Когда Анна Михайловна вернулась опять от Безухого, у графини лежали уже деньги, всё новенькими бумажками, под платком на столике, и Анна Михайловна заметила, что графиня чем то растревожена.
– Ну, что, мой друг? – спросила графиня.
– Ах, в каком он ужасном положении! Его узнать нельзя, он так плох, так плох; я минутку побыла и двух слов не сказала…
– Annette, ради Бога, не откажи мне, – сказала вдруг графиня, краснея, что так странно было при ее немолодом, худом и важном лице, доставая из под платка деньги.

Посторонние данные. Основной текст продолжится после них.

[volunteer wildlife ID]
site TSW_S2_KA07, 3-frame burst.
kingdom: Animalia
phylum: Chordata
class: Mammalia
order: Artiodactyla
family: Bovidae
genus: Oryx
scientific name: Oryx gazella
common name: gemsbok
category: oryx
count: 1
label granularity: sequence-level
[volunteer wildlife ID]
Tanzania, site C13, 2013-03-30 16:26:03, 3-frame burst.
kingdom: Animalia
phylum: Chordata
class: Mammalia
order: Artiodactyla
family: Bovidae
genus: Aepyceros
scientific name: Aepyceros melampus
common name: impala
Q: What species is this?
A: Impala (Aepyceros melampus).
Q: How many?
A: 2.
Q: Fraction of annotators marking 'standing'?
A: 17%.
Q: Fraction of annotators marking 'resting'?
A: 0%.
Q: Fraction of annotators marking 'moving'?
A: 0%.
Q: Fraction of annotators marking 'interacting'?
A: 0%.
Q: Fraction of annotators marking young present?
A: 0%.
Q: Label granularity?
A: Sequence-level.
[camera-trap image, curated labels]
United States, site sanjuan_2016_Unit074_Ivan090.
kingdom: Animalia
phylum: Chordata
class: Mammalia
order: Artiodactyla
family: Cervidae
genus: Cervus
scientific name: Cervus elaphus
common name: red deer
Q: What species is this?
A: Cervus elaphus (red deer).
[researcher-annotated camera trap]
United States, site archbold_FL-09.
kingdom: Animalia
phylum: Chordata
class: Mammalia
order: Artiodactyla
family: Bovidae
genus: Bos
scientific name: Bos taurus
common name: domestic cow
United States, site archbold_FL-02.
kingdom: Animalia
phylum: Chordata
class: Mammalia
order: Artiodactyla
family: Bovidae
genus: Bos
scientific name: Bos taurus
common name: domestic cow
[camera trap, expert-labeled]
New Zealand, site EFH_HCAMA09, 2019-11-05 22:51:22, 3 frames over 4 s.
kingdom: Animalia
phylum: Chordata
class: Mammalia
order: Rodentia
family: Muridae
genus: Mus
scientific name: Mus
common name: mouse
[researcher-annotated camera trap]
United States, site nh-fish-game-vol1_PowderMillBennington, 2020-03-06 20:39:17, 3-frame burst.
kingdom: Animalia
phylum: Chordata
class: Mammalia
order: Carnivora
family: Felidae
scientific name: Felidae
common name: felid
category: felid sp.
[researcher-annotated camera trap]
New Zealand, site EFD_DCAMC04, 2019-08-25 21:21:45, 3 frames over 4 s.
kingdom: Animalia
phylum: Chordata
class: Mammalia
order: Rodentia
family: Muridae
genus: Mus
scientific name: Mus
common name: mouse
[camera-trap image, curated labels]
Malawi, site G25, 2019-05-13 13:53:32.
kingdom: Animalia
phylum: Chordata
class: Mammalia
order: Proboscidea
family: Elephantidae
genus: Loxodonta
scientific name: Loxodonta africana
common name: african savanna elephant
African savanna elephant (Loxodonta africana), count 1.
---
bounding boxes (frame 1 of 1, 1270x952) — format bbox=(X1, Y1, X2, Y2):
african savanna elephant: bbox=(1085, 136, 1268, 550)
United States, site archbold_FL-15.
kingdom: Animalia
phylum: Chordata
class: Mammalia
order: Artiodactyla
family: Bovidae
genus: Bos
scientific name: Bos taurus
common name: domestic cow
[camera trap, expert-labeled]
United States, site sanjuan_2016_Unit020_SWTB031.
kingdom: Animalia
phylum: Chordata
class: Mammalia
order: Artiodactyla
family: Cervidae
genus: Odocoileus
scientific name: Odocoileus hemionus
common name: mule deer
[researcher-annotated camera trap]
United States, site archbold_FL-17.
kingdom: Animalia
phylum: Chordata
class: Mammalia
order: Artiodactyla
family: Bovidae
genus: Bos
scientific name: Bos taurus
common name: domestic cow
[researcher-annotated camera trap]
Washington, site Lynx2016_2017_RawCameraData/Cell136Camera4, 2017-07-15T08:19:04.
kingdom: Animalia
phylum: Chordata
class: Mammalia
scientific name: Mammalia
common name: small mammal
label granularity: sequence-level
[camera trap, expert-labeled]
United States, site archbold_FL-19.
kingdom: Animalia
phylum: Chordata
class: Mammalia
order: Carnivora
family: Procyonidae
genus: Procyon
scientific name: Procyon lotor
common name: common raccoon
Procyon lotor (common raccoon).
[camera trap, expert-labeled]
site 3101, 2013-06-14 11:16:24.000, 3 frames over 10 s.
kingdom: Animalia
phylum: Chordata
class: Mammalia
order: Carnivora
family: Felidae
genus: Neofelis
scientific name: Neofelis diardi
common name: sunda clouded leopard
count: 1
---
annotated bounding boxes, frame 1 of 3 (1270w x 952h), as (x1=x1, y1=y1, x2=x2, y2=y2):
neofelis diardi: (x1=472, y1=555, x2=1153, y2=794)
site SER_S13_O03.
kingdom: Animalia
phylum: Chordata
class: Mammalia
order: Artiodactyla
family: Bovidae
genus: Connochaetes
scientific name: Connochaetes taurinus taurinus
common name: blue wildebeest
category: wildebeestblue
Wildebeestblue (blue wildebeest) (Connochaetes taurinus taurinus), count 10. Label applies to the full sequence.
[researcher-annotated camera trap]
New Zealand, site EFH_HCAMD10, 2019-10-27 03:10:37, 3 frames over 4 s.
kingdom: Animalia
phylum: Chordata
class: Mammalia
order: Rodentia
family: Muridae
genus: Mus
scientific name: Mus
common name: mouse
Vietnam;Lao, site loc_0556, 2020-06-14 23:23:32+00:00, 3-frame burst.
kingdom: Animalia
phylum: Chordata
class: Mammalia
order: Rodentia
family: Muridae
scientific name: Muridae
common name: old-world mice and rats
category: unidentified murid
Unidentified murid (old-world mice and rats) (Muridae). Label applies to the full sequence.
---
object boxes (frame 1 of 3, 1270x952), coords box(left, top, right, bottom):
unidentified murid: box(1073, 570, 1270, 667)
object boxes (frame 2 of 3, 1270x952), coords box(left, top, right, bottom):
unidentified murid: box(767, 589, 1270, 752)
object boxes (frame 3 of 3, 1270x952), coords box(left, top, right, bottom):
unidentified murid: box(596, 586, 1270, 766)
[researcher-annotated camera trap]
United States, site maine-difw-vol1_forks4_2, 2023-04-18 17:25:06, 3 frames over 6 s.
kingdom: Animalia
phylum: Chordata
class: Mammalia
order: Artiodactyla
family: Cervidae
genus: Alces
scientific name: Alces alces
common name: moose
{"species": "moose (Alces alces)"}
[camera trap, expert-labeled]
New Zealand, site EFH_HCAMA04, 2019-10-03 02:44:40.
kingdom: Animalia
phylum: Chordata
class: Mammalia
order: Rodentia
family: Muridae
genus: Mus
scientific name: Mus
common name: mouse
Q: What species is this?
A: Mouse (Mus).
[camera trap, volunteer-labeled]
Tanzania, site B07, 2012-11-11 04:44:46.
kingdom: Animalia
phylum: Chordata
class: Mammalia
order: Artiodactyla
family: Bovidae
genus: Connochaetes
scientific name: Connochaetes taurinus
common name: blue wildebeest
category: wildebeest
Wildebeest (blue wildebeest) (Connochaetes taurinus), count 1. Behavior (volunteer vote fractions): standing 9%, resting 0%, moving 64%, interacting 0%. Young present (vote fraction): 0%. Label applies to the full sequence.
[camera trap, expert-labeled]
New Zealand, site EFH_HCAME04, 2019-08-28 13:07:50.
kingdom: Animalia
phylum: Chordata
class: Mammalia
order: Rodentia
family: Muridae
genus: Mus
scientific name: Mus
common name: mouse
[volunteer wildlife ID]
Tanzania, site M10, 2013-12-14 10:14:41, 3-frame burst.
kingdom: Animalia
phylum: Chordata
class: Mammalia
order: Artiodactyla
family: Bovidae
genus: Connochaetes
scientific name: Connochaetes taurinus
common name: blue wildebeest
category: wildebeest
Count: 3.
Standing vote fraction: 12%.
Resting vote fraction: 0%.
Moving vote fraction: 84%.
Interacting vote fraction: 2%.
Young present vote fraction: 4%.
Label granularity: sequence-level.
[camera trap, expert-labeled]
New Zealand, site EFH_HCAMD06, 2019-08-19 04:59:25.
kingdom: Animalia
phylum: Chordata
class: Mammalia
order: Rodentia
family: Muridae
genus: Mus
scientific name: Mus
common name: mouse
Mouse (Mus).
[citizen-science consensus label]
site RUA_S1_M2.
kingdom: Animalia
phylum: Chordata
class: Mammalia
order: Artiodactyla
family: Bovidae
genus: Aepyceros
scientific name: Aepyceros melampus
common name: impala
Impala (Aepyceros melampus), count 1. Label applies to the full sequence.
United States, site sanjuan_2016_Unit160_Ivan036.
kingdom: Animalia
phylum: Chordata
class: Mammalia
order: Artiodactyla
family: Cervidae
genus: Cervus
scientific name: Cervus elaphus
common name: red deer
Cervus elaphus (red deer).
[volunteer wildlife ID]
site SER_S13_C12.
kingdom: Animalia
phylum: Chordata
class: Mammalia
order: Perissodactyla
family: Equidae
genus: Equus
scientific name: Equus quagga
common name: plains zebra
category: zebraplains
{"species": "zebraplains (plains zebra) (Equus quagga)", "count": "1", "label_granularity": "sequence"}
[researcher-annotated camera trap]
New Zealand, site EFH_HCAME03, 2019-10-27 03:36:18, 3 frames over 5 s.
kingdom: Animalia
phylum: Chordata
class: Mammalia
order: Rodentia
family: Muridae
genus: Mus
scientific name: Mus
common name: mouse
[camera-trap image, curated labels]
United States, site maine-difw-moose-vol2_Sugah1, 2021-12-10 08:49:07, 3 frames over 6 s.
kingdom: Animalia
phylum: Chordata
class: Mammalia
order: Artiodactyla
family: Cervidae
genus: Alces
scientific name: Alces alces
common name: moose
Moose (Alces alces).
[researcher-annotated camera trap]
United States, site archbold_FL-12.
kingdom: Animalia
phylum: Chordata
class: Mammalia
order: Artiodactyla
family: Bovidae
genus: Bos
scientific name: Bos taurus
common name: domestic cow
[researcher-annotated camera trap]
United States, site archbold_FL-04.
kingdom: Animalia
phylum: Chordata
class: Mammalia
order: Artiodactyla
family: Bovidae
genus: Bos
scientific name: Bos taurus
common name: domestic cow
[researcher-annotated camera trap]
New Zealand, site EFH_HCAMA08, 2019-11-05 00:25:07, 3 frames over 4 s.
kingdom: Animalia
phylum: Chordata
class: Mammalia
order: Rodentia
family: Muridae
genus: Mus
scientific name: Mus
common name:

Анна Михайловна мгновенно поняла, в чем дело, и уж нагнулась, чтобы в должную минуту ловко обнять графиню.
– Вот Борису от меня, на шитье мундира…
Анна Михайловна уж обнимала ее и плакала. Графиня плакала тоже. Плакали они о том, что они дружны; и о том, что они добры; и о том, что они, подруги молодости, заняты таким низким предметом – деньгами; и о том, что молодость их прошла… Но слезы обеих были приятны…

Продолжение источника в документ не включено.